6I don't have any professional training in computers, but I've been using a Mac since my dad brought one home in the Fall of 1984, when I was 3, and I was teaching my Mom how to use it a few months later. I worked as a tech support agent for an internet service provider (left just before the company switched to being mostly DSL), so I know the dying art of how to get a computer to connect to the internet using a dial-up modem. I know enough networking to truobleshoot my home's mixed-breed network (I have a Mac, my husband has a Windows machine). My specialty in my current job working for an online retailer's tech team is the iPod. I know a bit of HTML, I'm teaching myself Dreamweaver (slowly... I learned how to use a CSS a few months ago
),
As for other Geek specialties, I'm a big Star Wars fan, and have amassed a great collection of random trivia in my head. I'm a movie buff (the kind that loves knowing all about how a movie is made, behind-the-scenes stuff, not the kind that can name off who was in a certain movie and what year it came out and all that). I play a couple console games on PS2 (Karaoke Revolution is my favorite, Kingdom Hearts is my second), I have a couple lvl 70 characters on World of Warcraft, and I play pen and paper RPGs (Dungeons & Dragons, etc.).
7I have never in life been without an apple in my house. I was the little girl who turned my mom's work off without saving so I could do what I wanted on the super high tech apple IIe. I had a b&w mac as a kid, had my mac on the internet in jr high and still have the same email account I set up back then, and have already in my college/adult life run through a couple laptops and now have extreme love for my intel mac.

Problems and tasks →
1 - Copy verbatim the part of the computer-background passage that opens with the words containing "7I have never" and closes with "my intel mac.".
2 - Resume the passage on personal computer and geek backgrounds, starting right after its last sentence.

Supplied information →
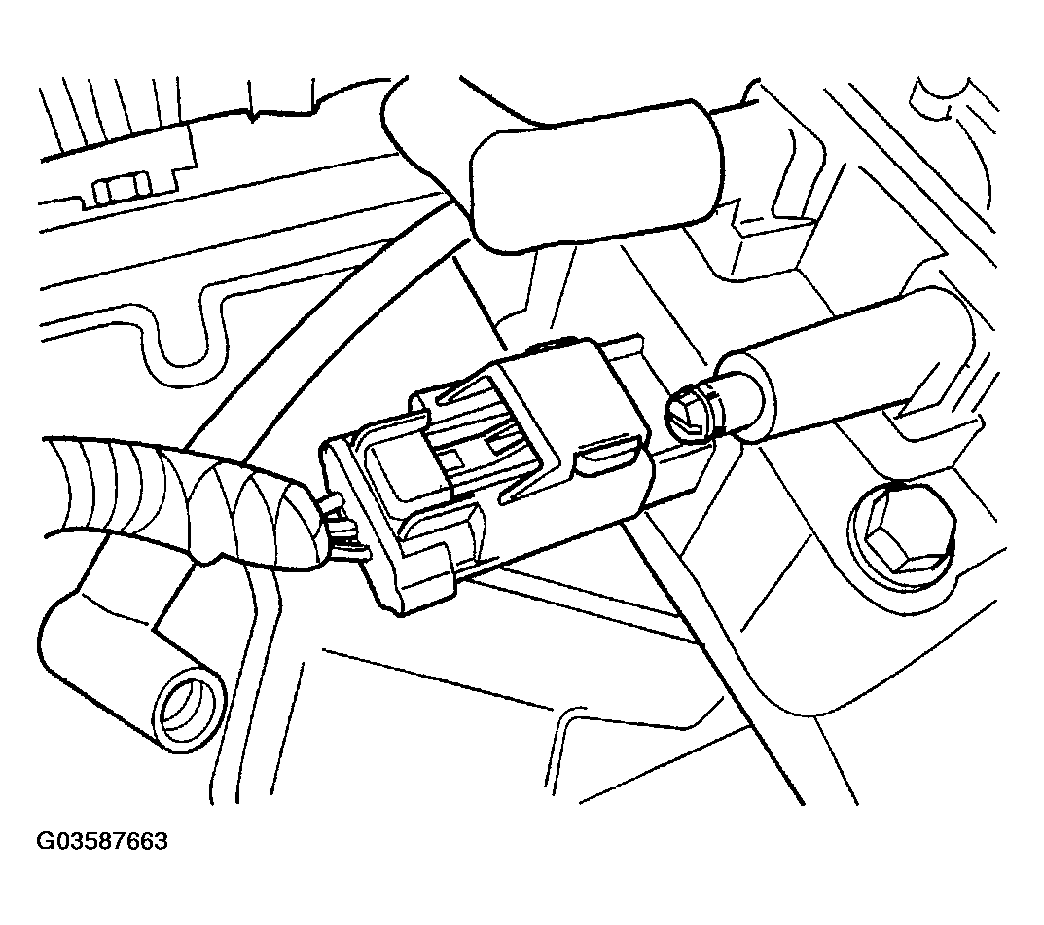 G03587663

Response list →
1 -
7I have never in life been without an apple in my house. I was the little girl who turned my mom's work off without saving so I could do what I wanted on the super high tech apple IIe. I had a b&w mac as a kid, had my mac on the internet in jr high and still have the same email account I set up back then, and have already in my college/adult life run through a couple laptops and now have extreme love for my intel mac.

2 -
I was the only girl in the web design class in high school, and while I never went the programming route, I make webpages for everything from my mom's school to my wedding to friends babies. I have no fear of computers and like understanding how much I can get out of them. I love photoshop and playing with new tricks and projects. I am a girl excited by getting Creative Suite. A girl who got electronics for her birthday - my hubby got me (ever-romantic) a converter to transfer video to my computer and my mom bought me a scanner. I am a girl with an iphone and all control over the dvr and a love of geeky goods.
8Systems admin here, with over 8 years experience in working with all flavors of Windows PCs and servers. I also work a lot with RPG and assembly languages. My duties at work vary from hour to hour, one moment I can be working on a server upgrade, the next you can find me tearing open a PC and replacing a motherboard. I also have been learning about computer forensics lately, which is an interesting and exciting field.
After hours, seems like I'm tech support for family and friends, helping them recover data from failed harddrives, cleaning up spyware, helping out with a wireless home network, or showing my parents how to update their iPods. In addtion, I do web design for non-profit groups, and have worked with PHP, CSS and HTML.
Although I primarily work with Windows-based computers, I'm huge fan of Macs, and am eagerly awaiting the release of the next iPhone.
In my spare time I'm addicted to Flickr, blog on Tumblr, and work as a freelance writer for various online and print publications.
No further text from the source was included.